++++ Material to process ++++
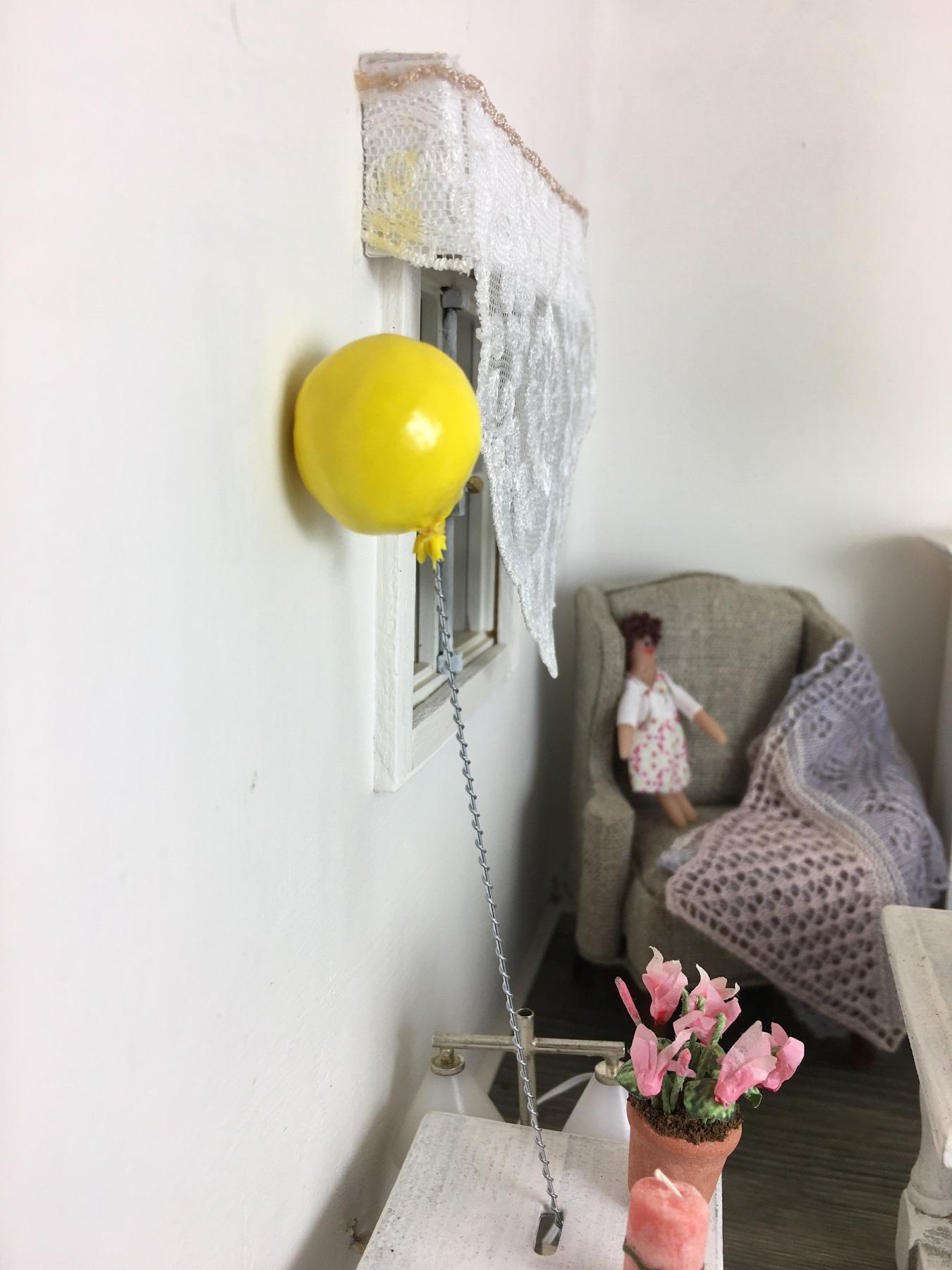 Luftballon in 1:12 Spielzeug für das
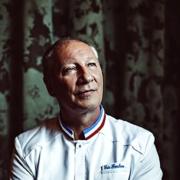 Éric Fréchon : le plat dont il est le plus fier : son poireau brûlé aux huîtres
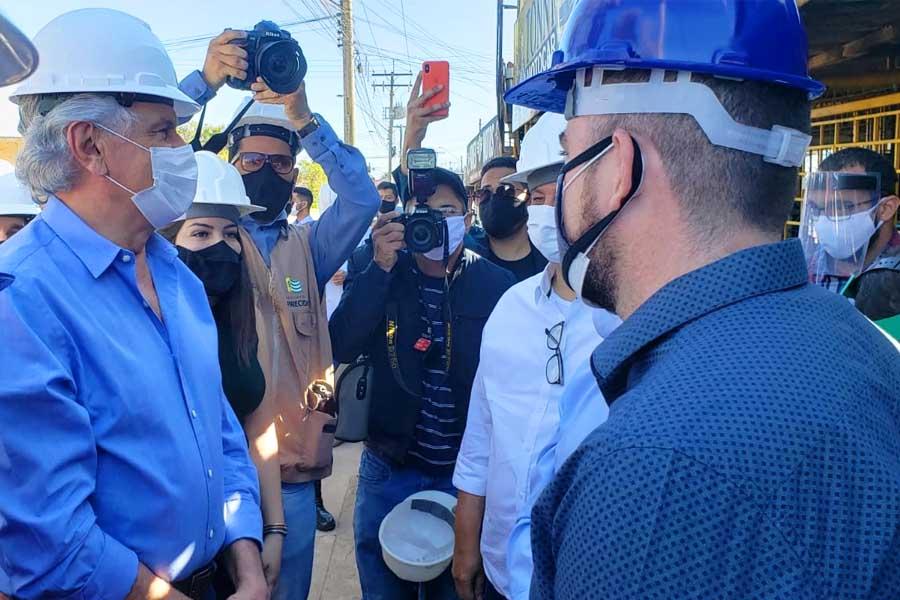 Apreensão de Gustavo Mendanha chamou a atenção durante evento com o governador Ronaldo Caiado | Foto: Folha Z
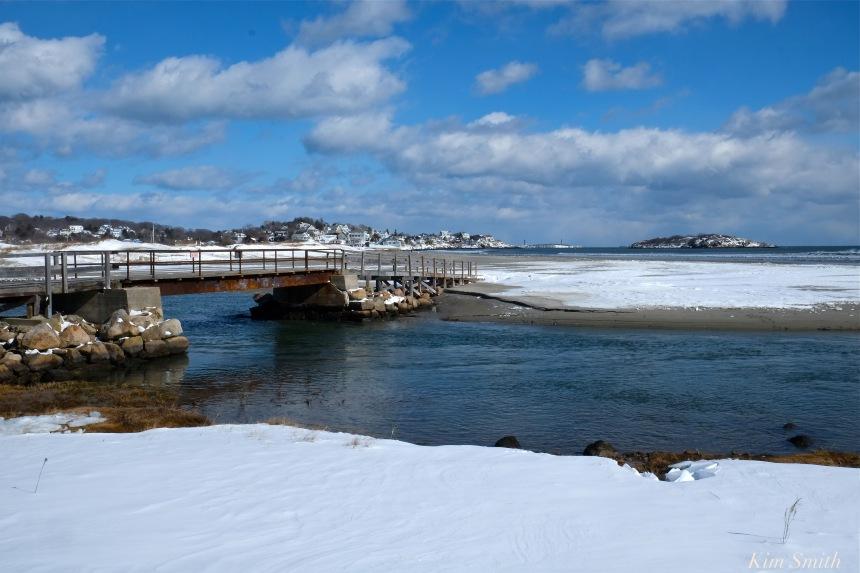 good-harbor-beach-snow-footbridge-copyright-kim-smith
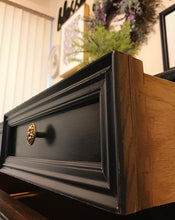 Load image into Gallery viewer, (SOLD) Stunning Vintage High-End Sherrill Furniture Co. Buffet/Dresser/Media/Entryway with Gorgeous Hardware and Excellent Condition. Perfect BEAUTY!!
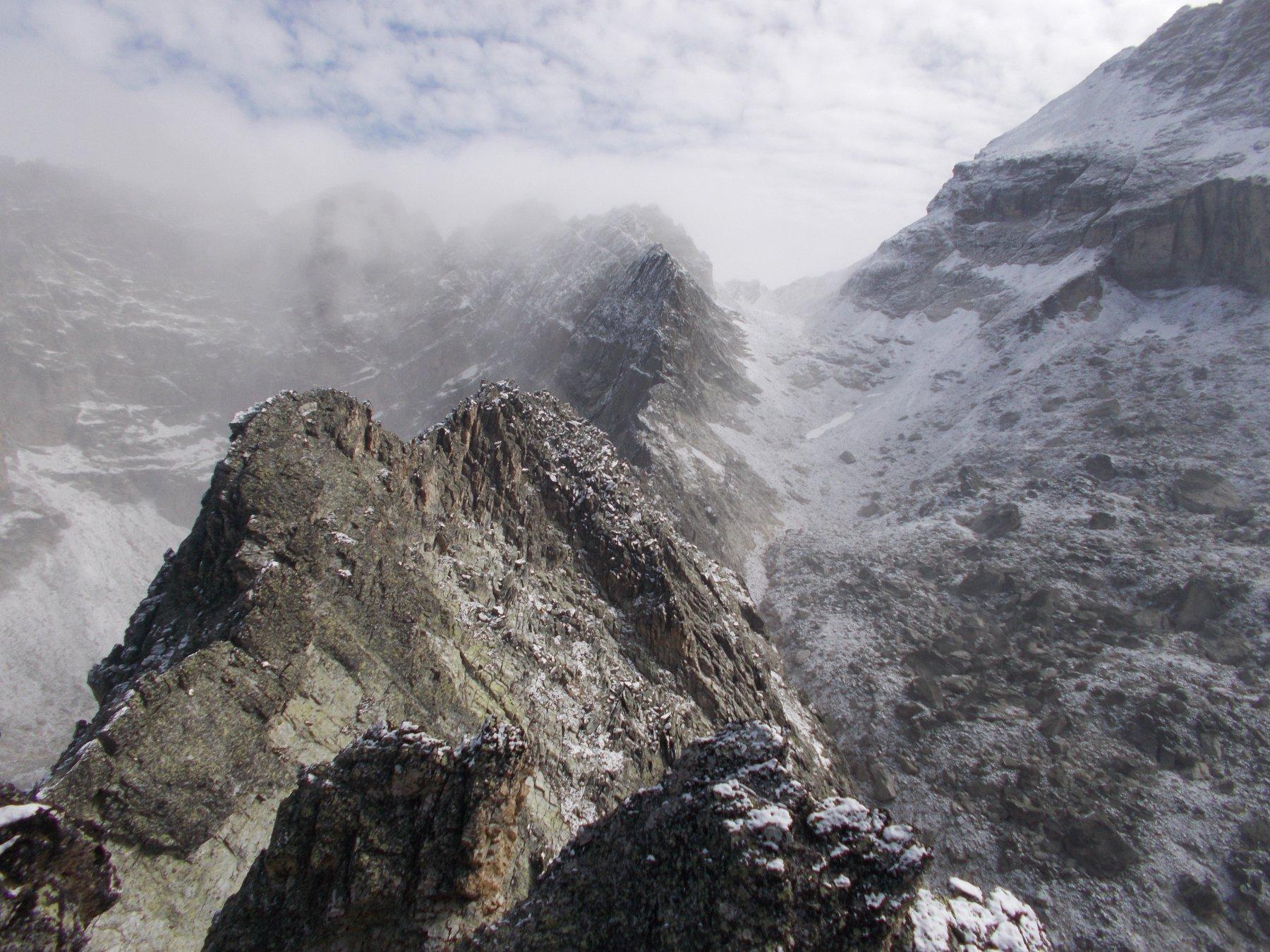 dalla cima ovest del Mezzodi, la est in primo piano e al fondo al centro il Colle della Rognosa..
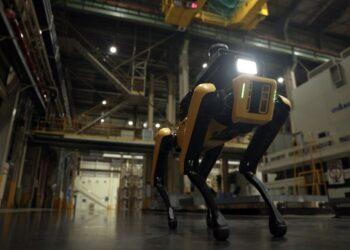 Boston Dynamics Spot yeni bir iş buldu: Fabrika güvenlik müfettişi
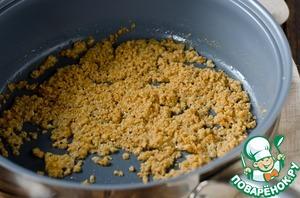 В сковороде разогреть сливочное масло, всыпать панировочные сухари и обжарить до золотистого цвета, снять с огня и смешать с паприкой.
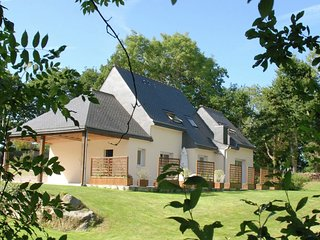 Beautiful holiday home with large garden in Brittany 1 km from the beach
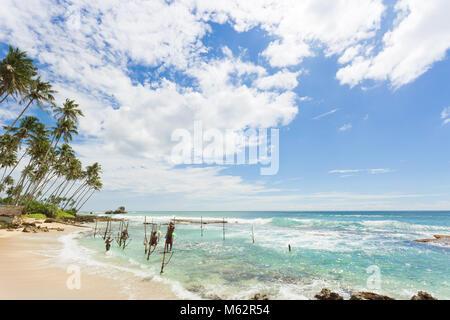 Koggala Beach, Sri Lanka, Asien - Dezember 2015 - Mehrere einheimische Fischer bei Koggala Beach üben ihre Stockbild
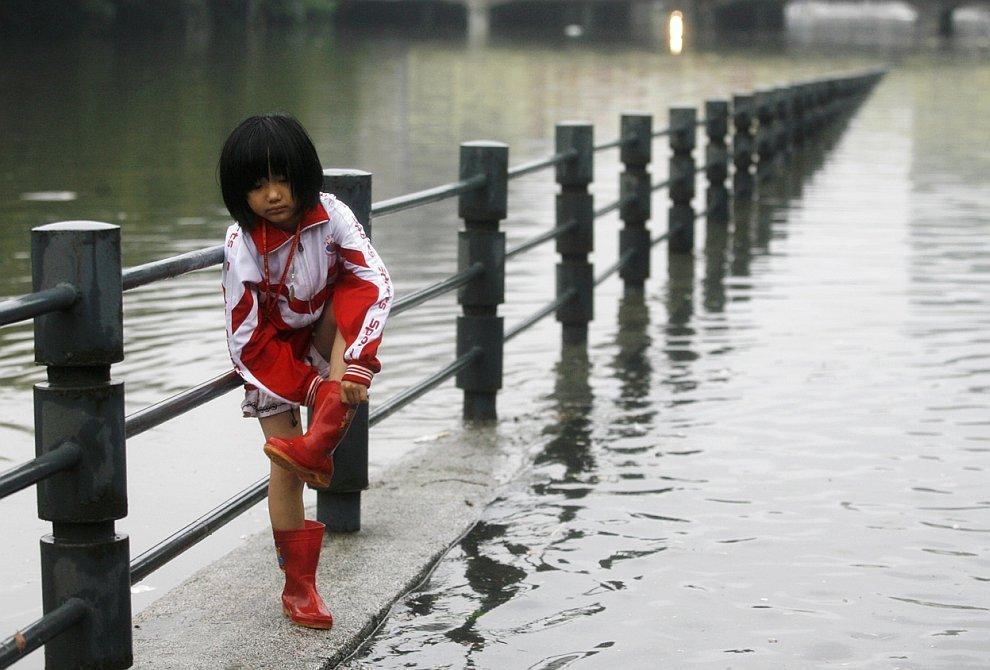 Потужні дощі зруйнували 53 тисячі будинків у Китаї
++++
__Your goal__.
For this exercise, transcribe exactly the part of the records above that opens with the line containing "dalla cima ovest" and closes with the one containing "Beautiful holiday home". Pictures are not part of the copy.

__Task output__.
 dalla cima ovest del Mezzodi, la est in primo piano e al fondo al centro il Colle della Rognosa..
 Boston Dynamics Spot yeni bir iş buldu: Fabrika güvenlik müfettişi
 В сковороде разогреть сливочное масло, всыпать панировочные сухари и обжарить до золотистого цвета, снять с огня и смешать с паприкой.
 Beautiful holiday home with large garden in Brittany 1 km from the beach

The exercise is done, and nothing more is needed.